* begin RECORD SET *

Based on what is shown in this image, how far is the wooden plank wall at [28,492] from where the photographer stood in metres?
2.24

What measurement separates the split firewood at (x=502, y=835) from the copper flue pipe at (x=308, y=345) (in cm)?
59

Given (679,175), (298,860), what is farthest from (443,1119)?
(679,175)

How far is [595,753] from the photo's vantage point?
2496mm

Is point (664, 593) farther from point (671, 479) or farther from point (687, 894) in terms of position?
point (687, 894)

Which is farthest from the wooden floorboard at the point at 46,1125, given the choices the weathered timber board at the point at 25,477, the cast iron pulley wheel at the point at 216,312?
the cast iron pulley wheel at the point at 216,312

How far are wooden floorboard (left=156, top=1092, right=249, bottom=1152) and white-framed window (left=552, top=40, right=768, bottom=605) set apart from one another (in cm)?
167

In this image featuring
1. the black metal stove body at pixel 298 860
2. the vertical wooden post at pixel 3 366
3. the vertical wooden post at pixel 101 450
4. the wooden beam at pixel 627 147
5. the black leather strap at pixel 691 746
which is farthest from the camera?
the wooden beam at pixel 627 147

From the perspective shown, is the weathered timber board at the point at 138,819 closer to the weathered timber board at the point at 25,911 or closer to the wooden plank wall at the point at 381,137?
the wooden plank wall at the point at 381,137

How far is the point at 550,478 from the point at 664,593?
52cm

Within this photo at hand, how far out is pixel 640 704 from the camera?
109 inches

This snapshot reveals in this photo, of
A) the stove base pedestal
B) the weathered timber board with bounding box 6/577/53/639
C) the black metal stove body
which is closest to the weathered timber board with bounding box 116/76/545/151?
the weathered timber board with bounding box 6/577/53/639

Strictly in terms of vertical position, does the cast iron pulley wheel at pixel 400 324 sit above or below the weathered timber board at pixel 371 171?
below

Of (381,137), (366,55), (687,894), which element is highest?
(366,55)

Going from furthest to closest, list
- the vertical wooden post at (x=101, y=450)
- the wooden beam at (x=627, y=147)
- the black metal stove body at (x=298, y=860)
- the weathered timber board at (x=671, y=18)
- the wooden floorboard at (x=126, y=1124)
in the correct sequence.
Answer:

* end RECORD SET *

(EXERCISE DESCRIPTION):
Output every line of the listing above as a JSON list of strings, with one string per line and no blank lines.

(RESPONSE TO THIS EXERCISE):
[
  "Based on what is shown in this image, how far is the wooden plank wall at [28,492] from where the photographer stood in metres?",
  "2.24",
  "What measurement separates the split firewood at (x=502, y=835) from the copper flue pipe at (x=308, y=345) (in cm)?",
  "59",
  "Given (679,175), (298,860), what is farthest from (443,1119)?",
  "(679,175)",
  "How far is [595,753] from the photo's vantage point?",
  "2496mm",
  "Is point (664, 593) farther from point (671, 479) or farther from point (687, 894) in terms of position?",
  "point (687, 894)",
  "Which is farthest from the wooden floorboard at the point at 46,1125, given the choices the weathered timber board at the point at 25,477, the cast iron pulley wheel at the point at 216,312?",
  "the cast iron pulley wheel at the point at 216,312",
  "How far are wooden floorboard (left=156, top=1092, right=249, bottom=1152) and white-framed window (left=552, top=40, right=768, bottom=605) set apart from one another (in cm)?",
  "167",
  "In this image featuring",
  "1. the black metal stove body at pixel 298 860",
  "2. the vertical wooden post at pixel 3 366",
  "3. the vertical wooden post at pixel 101 450",
  "4. the wooden beam at pixel 627 147",
  "5. the black leather strap at pixel 691 746",
  "which is farthest from the camera?",
  "the wooden beam at pixel 627 147",
  "From the perspective shown, is the weathered timber board at the point at 138,819 closer to the weathered timber board at the point at 25,911 or closer to the wooden plank wall at the point at 381,137?",
  "the wooden plank wall at the point at 381,137",
  "How far is the point at 550,478 from the point at 664,593?",
  "52cm",
  "Within this photo at hand, how far out is pixel 640 704 from the camera?",
  "109 inches",
  "This snapshot reveals in this photo, of",
  "A) the stove base pedestal",
  "B) the weathered timber board with bounding box 6/577/53/639",
  "C) the black metal stove body",
  "which is closest to the weathered timber board with bounding box 116/76/545/151?",
  "the weathered timber board with bounding box 6/577/53/639",
  "Strictly in terms of vertical position, does the cast iron pulley wheel at pixel 400 324 sit above or below the weathered timber board at pixel 371 171?",
  "below",
  "Of (381,137), (366,55), (687,894), which element is highest?",
  "(366,55)",
  "Going from furthest to closest, list",
  "- the vertical wooden post at (x=101, y=450)",
  "- the wooden beam at (x=627, y=147)",
  "- the black metal stove body at (x=298, y=860)",
  "- the weathered timber board at (x=671, y=18)",
  "- the wooden floorboard at (x=126, y=1124)",
  "in the correct sequence.",
  "Answer:"
]